Yahoo Finance Chief Is Leaving

Yahoo's chief financial officer is leaving the troubled Internet pioneer in a management shake-up that signals the company's new chief executive is preparing to roll out her turnaround strategy. Blake Jorgensen, who had been Yahoo's finance chief since June 2007, will relinquish his duties as soon as his replacement is found, the company said.

Yahoo's other management changes in the overhaul weren't immediately disclosed, but new chief executive Carol Bartz promised the new pecking order would speed decision-making in the company and make it easier to fulfill her vision.

Jorgensen was a close ally with former Yahoo president Susan Decker, who resigned last month after she didn't get the chief executive job.


Subpoenas Issued Over Bonuses

The New York attorney general's office has subpoenaed Bank of America seeking the names of Merrill Lynch executives who received $3.6 billion in year-end bonuses, after chief executive Ken Lewis failed to provide those details during a lengthy deposition last night.

Lewis, who traveled to New York on the company's corporate jet, said that he "answered the questions that were asked to the best of my knowledge."

Lewis' deposition was part of an ongoing investigation by New York Attorney General Andrew Cuomo into the timing of Merrill Lynch's bonuses and whether proper disclosure was made to shareholders about the size of the bonuses.

The bonuses were granted just before Bank of America's acquisition of Merrill closed, and as that bank was seeking additional government aid on top of $25 billion it had already received.


Sears Holdings said its fourth-quarter profit dropped by more than half as charges for store closings, valuation declines and severance dragged down results. The owner of Kmart and Sears earned $190 million in the period ended Jan. 31, down from $426 million a year earlier. Revenue declined 12 percent, to $13.28 billion. Sears' domestic same-store sales dropped 11 percent, and Kmart's slipped 5 percent.

For the full year, the company earned $53 million, down from $826 million. Revenue fell 8 percent, to $46.77 billion.

Limited Brands said its fourth-quarter profit plunged 96 percent, to $16.1 million from $388.6 million in the comparable period a year earlier. Revenue fell nearly 9 percent, to $2.99 billion. For the full year, the earnings fell 69 percent, to $220 million from $718 million in 2007. Revenue fell 11 percent, to $9.04 billion.

The owner of Victoria's Secret and Bath and Body Works said it expects to lose money in the current quarter and is cutting expenses and jobs.

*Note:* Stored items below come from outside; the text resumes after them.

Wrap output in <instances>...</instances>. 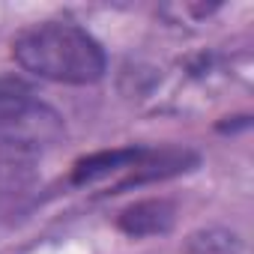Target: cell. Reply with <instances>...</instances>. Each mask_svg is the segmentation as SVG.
<instances>
[{
  "label": "cell",
  "mask_w": 254,
  "mask_h": 254,
  "mask_svg": "<svg viewBox=\"0 0 254 254\" xmlns=\"http://www.w3.org/2000/svg\"><path fill=\"white\" fill-rule=\"evenodd\" d=\"M66 138L63 114L21 78H0V147L42 153Z\"/></svg>",
  "instance_id": "7a4b0ae2"
},
{
  "label": "cell",
  "mask_w": 254,
  "mask_h": 254,
  "mask_svg": "<svg viewBox=\"0 0 254 254\" xmlns=\"http://www.w3.org/2000/svg\"><path fill=\"white\" fill-rule=\"evenodd\" d=\"M12 60L54 84L87 87L105 78L108 54L102 42L75 21H39L12 39Z\"/></svg>",
  "instance_id": "6da1fadb"
},
{
  "label": "cell",
  "mask_w": 254,
  "mask_h": 254,
  "mask_svg": "<svg viewBox=\"0 0 254 254\" xmlns=\"http://www.w3.org/2000/svg\"><path fill=\"white\" fill-rule=\"evenodd\" d=\"M177 221V206L168 197H147L123 206L114 218L117 230L129 239H147V236H162L174 227Z\"/></svg>",
  "instance_id": "277c9868"
},
{
  "label": "cell",
  "mask_w": 254,
  "mask_h": 254,
  "mask_svg": "<svg viewBox=\"0 0 254 254\" xmlns=\"http://www.w3.org/2000/svg\"><path fill=\"white\" fill-rule=\"evenodd\" d=\"M186 254H242V242L233 230L224 227H206L189 236Z\"/></svg>",
  "instance_id": "8992f818"
},
{
  "label": "cell",
  "mask_w": 254,
  "mask_h": 254,
  "mask_svg": "<svg viewBox=\"0 0 254 254\" xmlns=\"http://www.w3.org/2000/svg\"><path fill=\"white\" fill-rule=\"evenodd\" d=\"M39 171H36V153L0 147V200H12L33 189Z\"/></svg>",
  "instance_id": "5b68a950"
},
{
  "label": "cell",
  "mask_w": 254,
  "mask_h": 254,
  "mask_svg": "<svg viewBox=\"0 0 254 254\" xmlns=\"http://www.w3.org/2000/svg\"><path fill=\"white\" fill-rule=\"evenodd\" d=\"M144 153H147L144 144H129V147H114V150H99V153L81 156L72 165L69 180H72V186H93V183H102V180L117 183L144 159Z\"/></svg>",
  "instance_id": "3957f363"
}]
</instances>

Dell said its fourth-quarter profit dove 48 percent, to $351 million from $679 million in the comparable period a year earlier, as the recession induced consumers and businesses to spend less on technology. Sales dropped 16 percent, to $13.4 billion, missing Wall Street's expectations.

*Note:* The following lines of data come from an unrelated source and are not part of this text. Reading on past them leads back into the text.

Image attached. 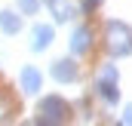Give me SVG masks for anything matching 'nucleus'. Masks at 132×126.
Instances as JSON below:
<instances>
[{
    "mask_svg": "<svg viewBox=\"0 0 132 126\" xmlns=\"http://www.w3.org/2000/svg\"><path fill=\"white\" fill-rule=\"evenodd\" d=\"M40 86H43V77H40V71H37L34 65H25V68H22V74H19V89H22L25 95H34Z\"/></svg>",
    "mask_w": 132,
    "mask_h": 126,
    "instance_id": "nucleus-4",
    "label": "nucleus"
},
{
    "mask_svg": "<svg viewBox=\"0 0 132 126\" xmlns=\"http://www.w3.org/2000/svg\"><path fill=\"white\" fill-rule=\"evenodd\" d=\"M52 37H55L52 25H34V31H31V49L34 52H43V49L52 43Z\"/></svg>",
    "mask_w": 132,
    "mask_h": 126,
    "instance_id": "nucleus-7",
    "label": "nucleus"
},
{
    "mask_svg": "<svg viewBox=\"0 0 132 126\" xmlns=\"http://www.w3.org/2000/svg\"><path fill=\"white\" fill-rule=\"evenodd\" d=\"M95 92H98L101 101L108 105H117L120 101V77H117V68L114 65H104L95 77Z\"/></svg>",
    "mask_w": 132,
    "mask_h": 126,
    "instance_id": "nucleus-3",
    "label": "nucleus"
},
{
    "mask_svg": "<svg viewBox=\"0 0 132 126\" xmlns=\"http://www.w3.org/2000/svg\"><path fill=\"white\" fill-rule=\"evenodd\" d=\"M104 46L111 56L123 59V56H132V28L126 22H108L104 25Z\"/></svg>",
    "mask_w": 132,
    "mask_h": 126,
    "instance_id": "nucleus-1",
    "label": "nucleus"
},
{
    "mask_svg": "<svg viewBox=\"0 0 132 126\" xmlns=\"http://www.w3.org/2000/svg\"><path fill=\"white\" fill-rule=\"evenodd\" d=\"M123 123H132V105L126 108V111H123Z\"/></svg>",
    "mask_w": 132,
    "mask_h": 126,
    "instance_id": "nucleus-12",
    "label": "nucleus"
},
{
    "mask_svg": "<svg viewBox=\"0 0 132 126\" xmlns=\"http://www.w3.org/2000/svg\"><path fill=\"white\" fill-rule=\"evenodd\" d=\"M0 31H3V34H19V31H22V15L3 9V12H0Z\"/></svg>",
    "mask_w": 132,
    "mask_h": 126,
    "instance_id": "nucleus-9",
    "label": "nucleus"
},
{
    "mask_svg": "<svg viewBox=\"0 0 132 126\" xmlns=\"http://www.w3.org/2000/svg\"><path fill=\"white\" fill-rule=\"evenodd\" d=\"M15 3H19V12L22 15H34L40 9V0H15Z\"/></svg>",
    "mask_w": 132,
    "mask_h": 126,
    "instance_id": "nucleus-10",
    "label": "nucleus"
},
{
    "mask_svg": "<svg viewBox=\"0 0 132 126\" xmlns=\"http://www.w3.org/2000/svg\"><path fill=\"white\" fill-rule=\"evenodd\" d=\"M98 3H101V0H83V9H95Z\"/></svg>",
    "mask_w": 132,
    "mask_h": 126,
    "instance_id": "nucleus-11",
    "label": "nucleus"
},
{
    "mask_svg": "<svg viewBox=\"0 0 132 126\" xmlns=\"http://www.w3.org/2000/svg\"><path fill=\"white\" fill-rule=\"evenodd\" d=\"M46 6H49V12L55 15V22H71V19H77V3L74 0H43Z\"/></svg>",
    "mask_w": 132,
    "mask_h": 126,
    "instance_id": "nucleus-6",
    "label": "nucleus"
},
{
    "mask_svg": "<svg viewBox=\"0 0 132 126\" xmlns=\"http://www.w3.org/2000/svg\"><path fill=\"white\" fill-rule=\"evenodd\" d=\"M52 77L59 83H74L80 77V68H77L74 59H59V62H52Z\"/></svg>",
    "mask_w": 132,
    "mask_h": 126,
    "instance_id": "nucleus-5",
    "label": "nucleus"
},
{
    "mask_svg": "<svg viewBox=\"0 0 132 126\" xmlns=\"http://www.w3.org/2000/svg\"><path fill=\"white\" fill-rule=\"evenodd\" d=\"M37 111H40V117H37V123H65L68 114H71V108H68V101L62 95H43V101L37 105Z\"/></svg>",
    "mask_w": 132,
    "mask_h": 126,
    "instance_id": "nucleus-2",
    "label": "nucleus"
},
{
    "mask_svg": "<svg viewBox=\"0 0 132 126\" xmlns=\"http://www.w3.org/2000/svg\"><path fill=\"white\" fill-rule=\"evenodd\" d=\"M89 40H92V31H89V28H77L74 37H71V52H74V56H83V52L89 49Z\"/></svg>",
    "mask_w": 132,
    "mask_h": 126,
    "instance_id": "nucleus-8",
    "label": "nucleus"
}]
</instances>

The computer maker also said it expects to make further cuts to its workforce but did not provide details on the timing or extent of those cuts.

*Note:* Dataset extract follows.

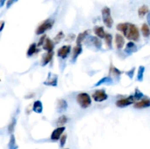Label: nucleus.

Safeway said that cost-cutting and an extra week in the quarter helped its profit grow 12 percent in the fourth quarter, to $338 million from $301.1 million in the comparable period a year earlier. The supermarket operator's revenue rose 3 percent, to $13.82 billion. For the year, earnings rose 9 percent, to $965.3 million from $888.4 million, while revenue increased 4 percent, to $44.1 billion.

Compiled from reports by Washington Post staff writers, the Associated Press and Bloomberg News.